« Une femme effondrée vient me voir, elle est au bord du suicide à cause de son enfant Juan Carlos qui ne parle pas, ne marche pas et s’automutile. » Avec cet exemple extrême, Liliana Mayo, fondatrice du Centro Ann Sullivan del Perú (CASP), une école des familles qui associe professionnels et parents pour une prise en charge de la naissance jusqu’à l’insertion dans le monde professionnel, va démontrer qu’aucune personne atteinte de troubles du spectre autistique n’est une cause perdue. « A 4 ans, Juan Carlos marchait, ne se frappait plus et pouvait communiquer. »
Un changement radical que Liliana Mayo attribue à son entrée dès l’âge de 3 ans au CASP. En continuant avec l’exemple de Juan Carlos, elle dévoile le parcours type au sein de l’école. « Nous cherchons les compétences de l’enfant dès 8 ans ; à 13 ans, il commence son apprentissage en milieu professionnel, qui comprend deux ans de stage. A 16 ans, Juan Carlos avait un emploi assisté. Aujourd’hui, il en a 22 et travaille dans une entreprise internationale ; je ne peux plus le voir au travail car il manie trop de données confidentielles. Durant ces 19 années, sa mère a bénéficié de 3 000 heures de formation, pour lui permettre d’accompagner son fils dans son évolution. »
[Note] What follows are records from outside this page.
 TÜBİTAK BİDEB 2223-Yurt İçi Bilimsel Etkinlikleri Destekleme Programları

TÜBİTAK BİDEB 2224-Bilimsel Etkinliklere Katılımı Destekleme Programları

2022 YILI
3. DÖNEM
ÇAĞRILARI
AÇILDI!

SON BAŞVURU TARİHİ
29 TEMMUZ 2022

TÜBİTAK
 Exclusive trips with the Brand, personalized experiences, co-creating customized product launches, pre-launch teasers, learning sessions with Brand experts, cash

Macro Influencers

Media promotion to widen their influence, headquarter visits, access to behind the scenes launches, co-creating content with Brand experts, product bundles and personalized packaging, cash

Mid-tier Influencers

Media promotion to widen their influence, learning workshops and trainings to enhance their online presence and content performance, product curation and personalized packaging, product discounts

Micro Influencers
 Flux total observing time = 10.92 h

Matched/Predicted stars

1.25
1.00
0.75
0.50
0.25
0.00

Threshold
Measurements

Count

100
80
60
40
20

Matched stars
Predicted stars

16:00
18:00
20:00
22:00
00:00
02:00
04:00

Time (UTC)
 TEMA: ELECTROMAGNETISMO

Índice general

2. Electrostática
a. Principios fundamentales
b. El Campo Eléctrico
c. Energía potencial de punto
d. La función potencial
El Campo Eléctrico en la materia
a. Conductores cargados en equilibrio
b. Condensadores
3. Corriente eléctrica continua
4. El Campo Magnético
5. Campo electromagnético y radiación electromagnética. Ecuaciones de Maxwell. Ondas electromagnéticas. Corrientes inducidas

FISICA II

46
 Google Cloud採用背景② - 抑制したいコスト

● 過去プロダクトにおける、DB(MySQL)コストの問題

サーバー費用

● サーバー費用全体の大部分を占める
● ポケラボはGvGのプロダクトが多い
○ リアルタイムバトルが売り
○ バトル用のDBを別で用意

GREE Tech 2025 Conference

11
Une synergie essentielle à l’épanouissement de l’enfant, souligne Myriam Luz Gómez Rivera, une Colombienne diplômée en éducation spécialisée avec un master en troubles du spectre autistique. « Les personnes autistes ont toutes les connaissances nécessaires pour se développer harmonieusement si l’entourage travaille de concert avec une équipe pluridisciplinaire composée d’éducateurs, d’orthophonistes, de psychologues… La prévention et l’intervention précoce garantissent l’inclusion. » Pays signataire de la Convention internationale des personnes handicapées de 2006, la Colombie déploie plusieurs politiques publiques en la matière. Les plans d’intervention, basés sur les droits fondamentaux, sont contextualisés et individualisés, après analyse du contexte familial et des relations avec les autres acteurs qui gravitent autour de l’enfant. Par exemple, l’orthophoniste définit un système de communication spécifique en cas de difficultés dans l’expression, pour remplacer ou améliorer le langage afin de rompre le silence avec la famille. « On constate presque systématiquement l’élimination immédiate des problèmes de comportement après entraînement des parents à l’utilisation du système », conclut la multidiplômée.
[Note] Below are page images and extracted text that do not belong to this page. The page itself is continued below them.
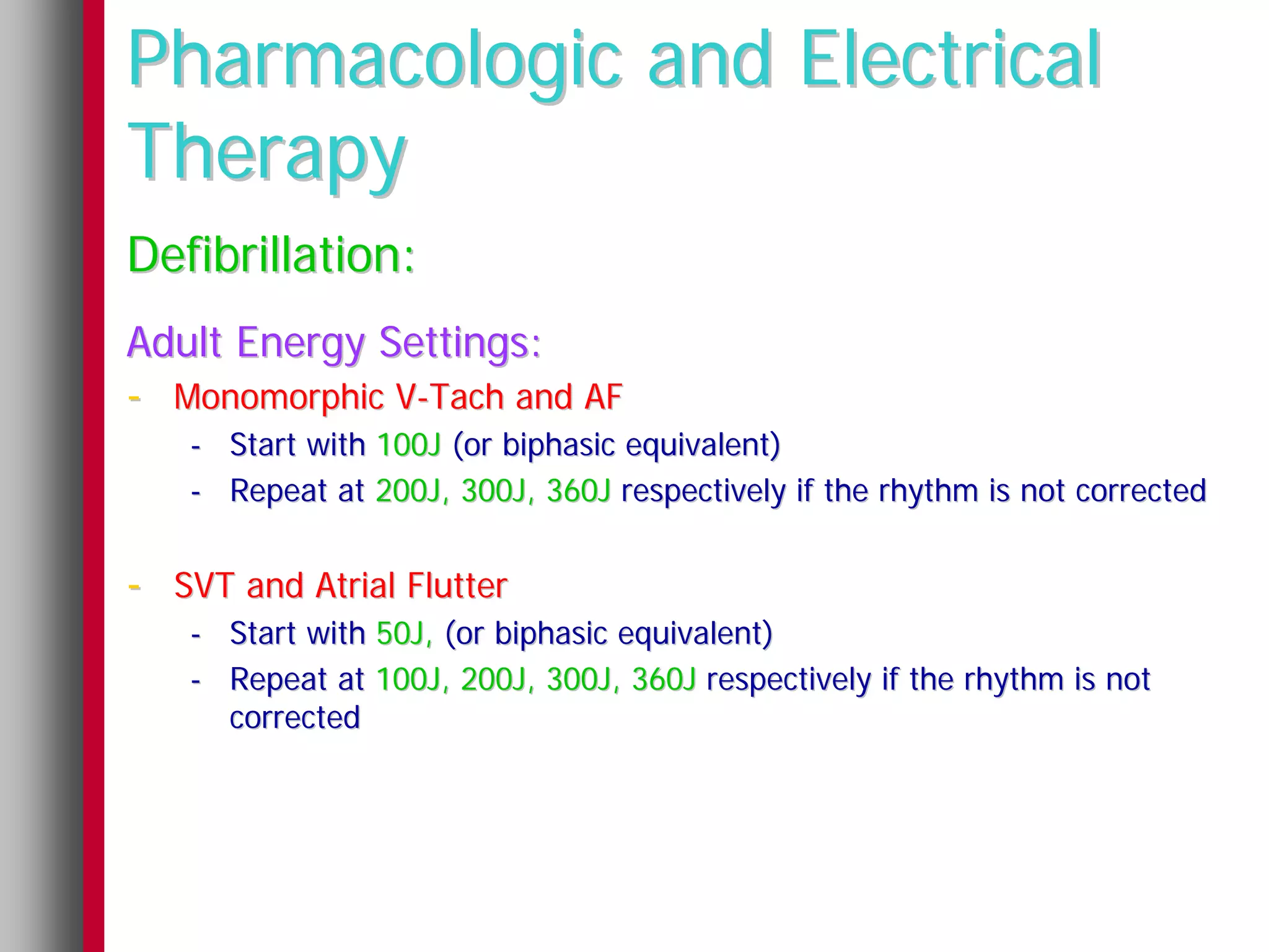 Pharmacologic and Electrical Therapy

Defibrillation:

Adult Energy Settings:

- Monomorphic V-Tach and AF
  - Start with 100J (or biphasic equivalent)
  - Repeat at 200J, 300J, 360J respectively if the rhythm is not corrected

- SVT and Atrial Flutter
  - Start with 50J, (or biphasic equivalent)
  - Repeat at 100J, 200J, 300J, 360J respectively if the rhythm is not corrected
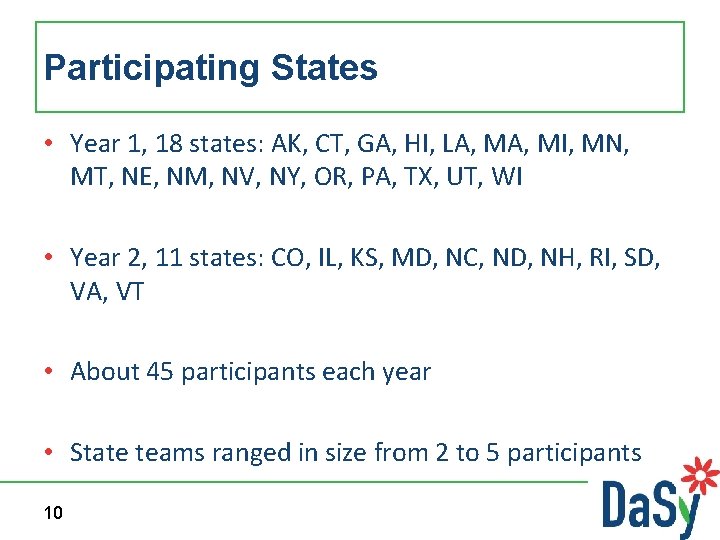 Participating States

• Year 1, 18 states: AK, CT, GA, HI, LA, MA, MI, MN, MT, NE, NM, NV, NY, OR, PA, TX, UT, WI

• Year 2, 11 states: CO, IL, KS, MD, NC, ND, NH, RI, SD, VA, VT

• About 45 participants each year

• State teams ranged in size from 2 to 5 participants

10

DaSy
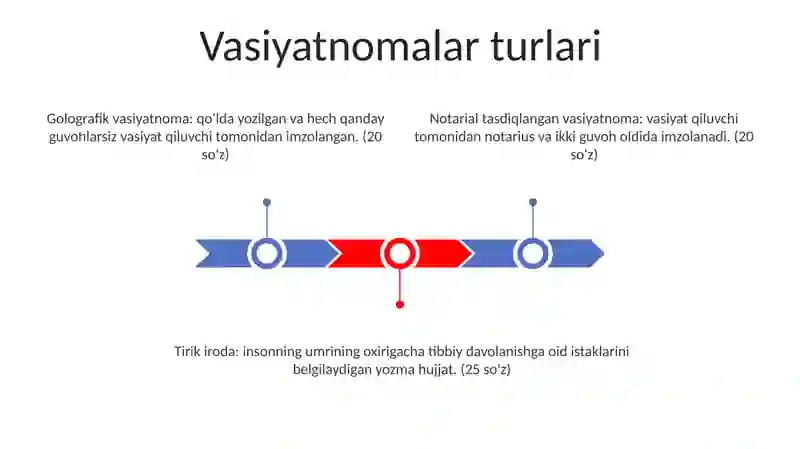 Vasiyatnomalar turlari

Golografik vasiyatnoma: qo'lda yozilgan va hech qanday guvohlarsiz vasiyat qiluvchi tomonidan imzolangan. (20 so'z)

Notarial tasdiqlangan vasiyatnoma: vasiyat qiluvchi tomonidan notarius va ikki guvoh oldida imzolanadi. (20 so'z)

Tirik iroda: insonning umrining oxirigacha tibbiy davolanishga oid istaklarini belgilaydigan yozma hujjat. (25 so'z)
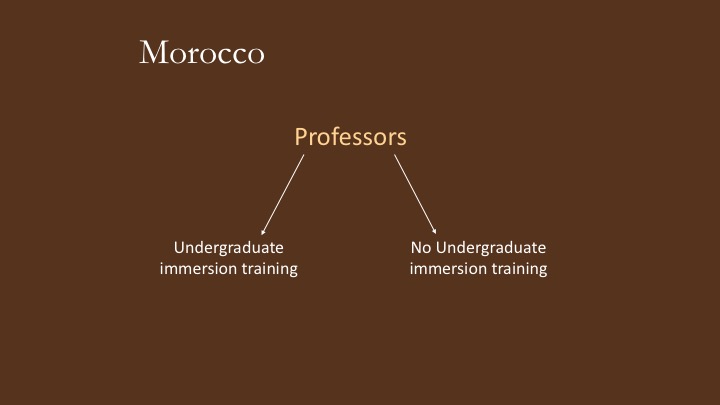 Morocco

Professors

Undergraduate immersion training

No Undergraduate immersion training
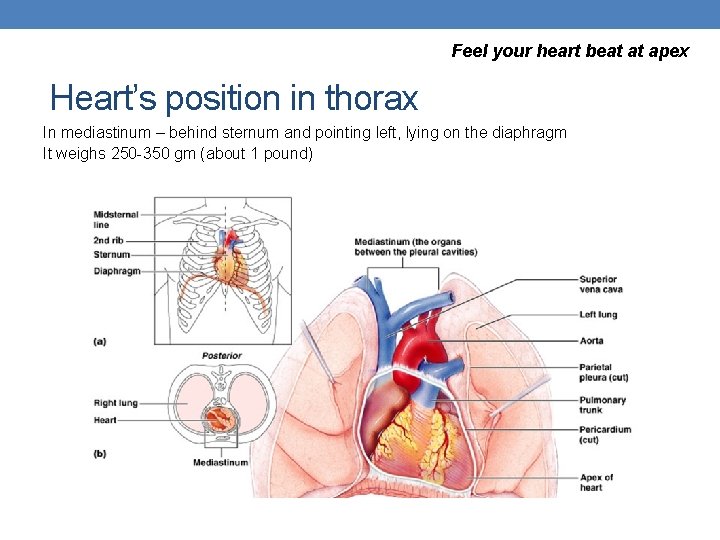 Feel your heart beat at apex

Heart's position in thorax

In mediastinum – behind sternum and pointing left, lying on the diaphragm
It weighs 250-350 gm (about 1 pound)

Midsternal line
2nd rib
Sternum
Diaphragm
(a)

Posterior
Right lung
Heart
(b)
Mediastinum

Mediastinum (the organs between the pleural cavities)

Superior vena cava
Left lung
Aorta
Parietal pleura (cut)
Pulmonary trunk
Pericardium (cut)
Apex of heart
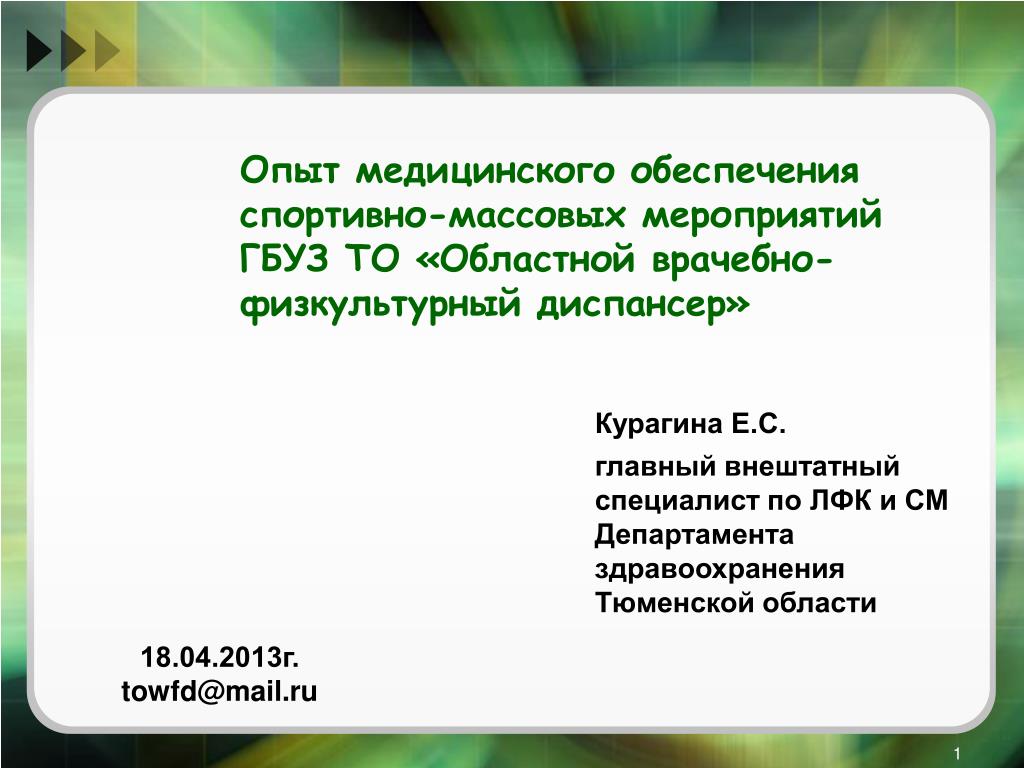 Опыт медицинского обеспечения спортивно-массовых мероприятий ГБУЗ ТО «Областной врачебно-физкультурный диспансер»

Курагина Е.С.

главный внештатный специалист по ЛФК и СМ Департамента здравоохранения Тюменской области

18.04.2013г.
towfd@mail.ru

1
Pour l’étape suivante, à savoir l’insertion dans le monde du travail, Liliana Mayo a sa maxime : « Les personnes autistes doivent être embauchées pour leurs qualités, pas par charité. Les entreprises voient qu’ils ne font pas de commérages, ils demandent plus de travail et sont plus fidèles. » Le CASP leur donne en parallèle les outils pour réussir leur inclusion sociale, en leur apprenant à gérer l’alcool, à utiliser un distributeur, les transports publics, le droit de vote…
L’école a eu un succès tel que certains parents font des conférences dans le pays ou à l’étranger pour répandre la bonne parole. Celle-ci a donc dû mettre en place une nouvelle formation, en partenariat avec une compagnie aérienne, pour former les jeunes autistes à voyager par l’intermédiaire d’un simulateur d’aéroport. Une marche de plus vers la vie normale.